At some point months ago, the guys & I were playing with Matchbox cars, and when they talked about a Ferrari’s engine being under the hood, I explained, “Actually that’s a mid-engine car. See, the engine goes behind the seats; you can tell by these vents here on the sides.”
They were intrigued and asked, “Why don’t we have a mid-engine car?” I chuckled and, not wanting to get into why Dad-O can’t afford a Ferrari, said “Well, those cars tend to be small inside. They’re better for guys with no kids.”
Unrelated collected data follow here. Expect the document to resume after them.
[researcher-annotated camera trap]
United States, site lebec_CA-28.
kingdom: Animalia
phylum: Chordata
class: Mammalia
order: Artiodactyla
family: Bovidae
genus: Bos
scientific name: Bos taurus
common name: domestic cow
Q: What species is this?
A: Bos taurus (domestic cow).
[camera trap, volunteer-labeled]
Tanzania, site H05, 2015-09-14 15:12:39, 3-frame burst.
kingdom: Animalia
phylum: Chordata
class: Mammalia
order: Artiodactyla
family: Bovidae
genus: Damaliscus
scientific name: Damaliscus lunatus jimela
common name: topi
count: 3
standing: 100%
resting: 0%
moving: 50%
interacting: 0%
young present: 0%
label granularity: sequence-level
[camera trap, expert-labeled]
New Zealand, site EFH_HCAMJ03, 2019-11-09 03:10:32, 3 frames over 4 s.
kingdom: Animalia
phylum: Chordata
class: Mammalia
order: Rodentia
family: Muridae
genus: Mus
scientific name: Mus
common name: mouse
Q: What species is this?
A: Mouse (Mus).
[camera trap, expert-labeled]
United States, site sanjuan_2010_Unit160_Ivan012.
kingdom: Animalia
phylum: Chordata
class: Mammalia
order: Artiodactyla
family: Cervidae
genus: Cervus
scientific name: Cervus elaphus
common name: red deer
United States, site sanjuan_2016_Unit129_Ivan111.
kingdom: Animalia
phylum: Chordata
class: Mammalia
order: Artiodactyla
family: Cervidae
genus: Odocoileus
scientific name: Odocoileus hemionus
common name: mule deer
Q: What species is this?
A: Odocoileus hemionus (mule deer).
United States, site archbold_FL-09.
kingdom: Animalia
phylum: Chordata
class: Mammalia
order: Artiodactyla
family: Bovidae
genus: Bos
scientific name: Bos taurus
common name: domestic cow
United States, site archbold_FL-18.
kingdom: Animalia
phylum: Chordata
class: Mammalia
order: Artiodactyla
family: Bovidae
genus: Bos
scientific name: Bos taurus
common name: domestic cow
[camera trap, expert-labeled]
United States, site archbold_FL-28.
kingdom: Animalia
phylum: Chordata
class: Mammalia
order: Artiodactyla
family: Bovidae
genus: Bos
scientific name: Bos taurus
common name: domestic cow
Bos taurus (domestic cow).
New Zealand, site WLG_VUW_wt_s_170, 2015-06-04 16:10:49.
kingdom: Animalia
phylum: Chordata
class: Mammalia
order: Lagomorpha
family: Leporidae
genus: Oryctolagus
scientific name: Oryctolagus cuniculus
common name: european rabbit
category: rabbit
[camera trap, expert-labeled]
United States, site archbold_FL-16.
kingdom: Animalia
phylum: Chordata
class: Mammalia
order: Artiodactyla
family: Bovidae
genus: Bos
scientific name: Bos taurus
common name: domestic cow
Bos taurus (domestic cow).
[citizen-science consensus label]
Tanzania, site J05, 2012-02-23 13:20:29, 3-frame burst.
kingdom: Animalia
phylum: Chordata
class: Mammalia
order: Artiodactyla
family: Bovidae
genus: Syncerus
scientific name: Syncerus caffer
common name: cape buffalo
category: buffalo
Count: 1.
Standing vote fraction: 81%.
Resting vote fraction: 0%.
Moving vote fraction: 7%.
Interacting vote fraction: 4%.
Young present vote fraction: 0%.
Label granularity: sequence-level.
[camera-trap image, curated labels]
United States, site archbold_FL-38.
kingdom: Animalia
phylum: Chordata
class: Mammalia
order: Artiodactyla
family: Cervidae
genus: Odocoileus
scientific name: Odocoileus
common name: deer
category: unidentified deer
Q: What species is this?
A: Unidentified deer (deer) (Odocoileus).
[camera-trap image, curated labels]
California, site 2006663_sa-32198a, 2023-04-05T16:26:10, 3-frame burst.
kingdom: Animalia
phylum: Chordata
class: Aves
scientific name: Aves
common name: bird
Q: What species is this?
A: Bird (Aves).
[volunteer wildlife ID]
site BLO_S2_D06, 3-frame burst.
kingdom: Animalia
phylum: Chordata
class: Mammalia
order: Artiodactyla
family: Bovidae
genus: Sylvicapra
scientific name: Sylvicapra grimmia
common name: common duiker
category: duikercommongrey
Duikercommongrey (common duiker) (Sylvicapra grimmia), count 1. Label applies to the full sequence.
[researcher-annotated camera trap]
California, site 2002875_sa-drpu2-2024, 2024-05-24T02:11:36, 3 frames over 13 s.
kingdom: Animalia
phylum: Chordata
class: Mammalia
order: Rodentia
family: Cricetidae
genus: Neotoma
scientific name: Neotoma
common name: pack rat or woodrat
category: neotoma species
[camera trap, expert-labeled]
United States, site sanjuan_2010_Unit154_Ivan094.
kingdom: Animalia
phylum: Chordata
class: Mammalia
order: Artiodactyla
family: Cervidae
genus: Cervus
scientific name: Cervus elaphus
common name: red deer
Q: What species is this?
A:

Wouldn’t you know it, this little factoid keeps popping out at the oddest moments:
- One night Finn was mad at me for making him get ready for bed. He flopped onto the bedroom floor and most piteously said, “Dad-O, I just want you to step on me! I want there to be no more Finny, and then you’d get a mid-engine car!”
- Henry spotted a young couple out for dinner the other day & said, “They don’t have any kids. They must have a mid-engine car.”
- We explained recently that before we had kids, instead of the Ocho we had a Jetta. “Oh,” observed Finny, “I guess it was mid-engine.”
Despite my attempts to clarify the situation, the real info just isn’t taking. Ah well: I’ll just settle in for a life of cheerfully misinforming the boys, a la Calvin’s dad. 🙂
One reply on “Department of Vehicular Misinformation”
Hey your dad has you, which he thinks and feels and believes is better than a mid-engine car!